L’invité de l’Anfh
« La formation des professionnels utilisant des systèmes d’IA est une priorité. »
Quel regard la CNIL porte-t-elle sur le déploiement et l’utilisation de systèmes d’IA dans le domaine de la santé ?
Le déploiement et l’utilisation de l’intelligence artificielle représentent une opportunité majeure pour répondre aux défis de notre système de santé. Les applications sont nombreuses et leurs intérêts sont indiscutables : optimisation des pratiques professionnelles et de l’organisation des établissements, amélioration de la sécurité des produits et des soins, amélioration du parcours patient, soutien à la surveillance épidémiologique. Au-delà des promesses, il s’agit déjà d’une réalité dans l’univers de la recherche et le quotidien de certains services, notamment l’imagerie médicale et l’anatomopathologie.
Toutefois, le recours aux technologies d’IA est également porteur de forts enjeux humains, sociaux et environnementaux. Pour y répondre correctement, il est plus que jamais nécessaire d’adopter une approche pluridisciplinaire impliquant chercheurs, soignants, décideurs et usagers, cela afin de déterminer ensemble le cadre nécessaire au développement de systèmes d’IA responsables, sûrs et éthiques.

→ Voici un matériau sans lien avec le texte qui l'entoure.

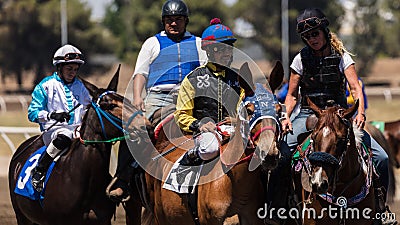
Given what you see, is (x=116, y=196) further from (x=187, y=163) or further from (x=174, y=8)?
(x=174, y=8)

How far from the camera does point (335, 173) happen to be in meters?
6.33

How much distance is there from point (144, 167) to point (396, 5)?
188 ft

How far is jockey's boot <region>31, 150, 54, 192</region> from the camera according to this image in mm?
8422

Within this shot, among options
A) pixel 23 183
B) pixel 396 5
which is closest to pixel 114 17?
pixel 396 5

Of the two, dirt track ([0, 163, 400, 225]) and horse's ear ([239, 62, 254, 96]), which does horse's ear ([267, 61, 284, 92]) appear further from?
dirt track ([0, 163, 400, 225])

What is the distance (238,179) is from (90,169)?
2183 millimetres

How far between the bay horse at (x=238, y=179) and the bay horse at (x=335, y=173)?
37 cm

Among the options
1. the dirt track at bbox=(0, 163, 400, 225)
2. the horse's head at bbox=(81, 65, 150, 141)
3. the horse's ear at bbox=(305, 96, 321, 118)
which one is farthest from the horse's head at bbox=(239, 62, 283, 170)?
the dirt track at bbox=(0, 163, 400, 225)

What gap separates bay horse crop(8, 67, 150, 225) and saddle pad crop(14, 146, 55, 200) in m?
0.08

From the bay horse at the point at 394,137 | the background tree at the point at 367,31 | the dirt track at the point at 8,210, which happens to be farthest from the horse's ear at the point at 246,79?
the background tree at the point at 367,31

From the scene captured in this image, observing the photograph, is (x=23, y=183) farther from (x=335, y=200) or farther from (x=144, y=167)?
(x=335, y=200)

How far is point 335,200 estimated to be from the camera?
6680mm

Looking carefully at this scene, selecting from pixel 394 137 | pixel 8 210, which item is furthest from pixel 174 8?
pixel 394 137

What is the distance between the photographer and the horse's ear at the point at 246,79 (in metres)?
6.65
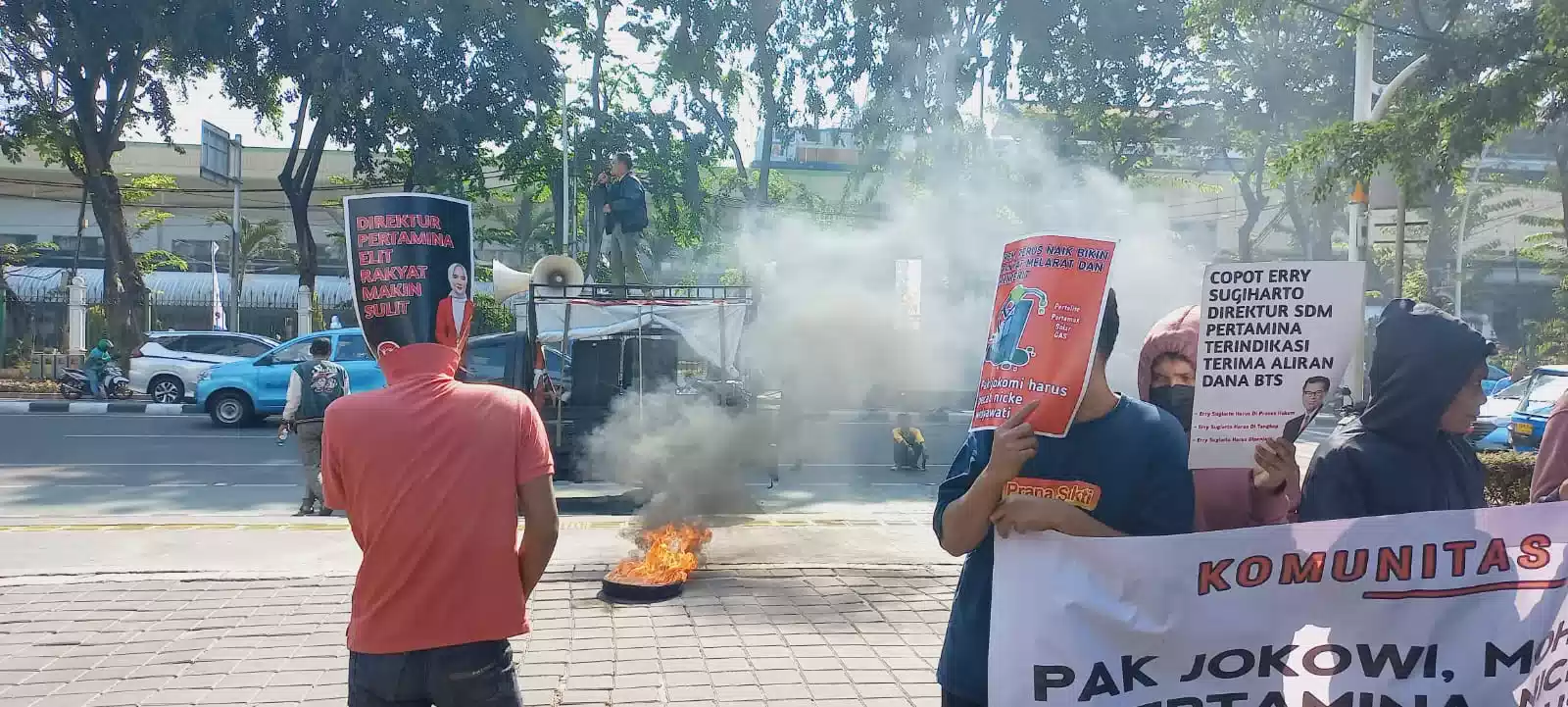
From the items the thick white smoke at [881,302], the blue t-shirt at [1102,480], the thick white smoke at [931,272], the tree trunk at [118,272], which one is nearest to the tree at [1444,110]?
the thick white smoke at [881,302]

Il est essentiel de garder à l’esprit que l’entraînement et le fonctionnement de ces outils conduisent à l’utilisation de nombreuses données personnelles, ce qui doit faire l’objet d’une attention particulière de la part des responsables des organisations les utilisant. Dans cet objectif, il est indispensable de mettre en œuvre une gouvernance claire et efficiente associant le délégué à la protection des données (DPO) afin d’apprécier la conformité des systèmes proposés et de formuler des recommandations pour leur mise en place.
Dans ce contexte d’arrivée rapide et massive des IA, quels enjeux et défis se posent pour les établissements de la FPH ?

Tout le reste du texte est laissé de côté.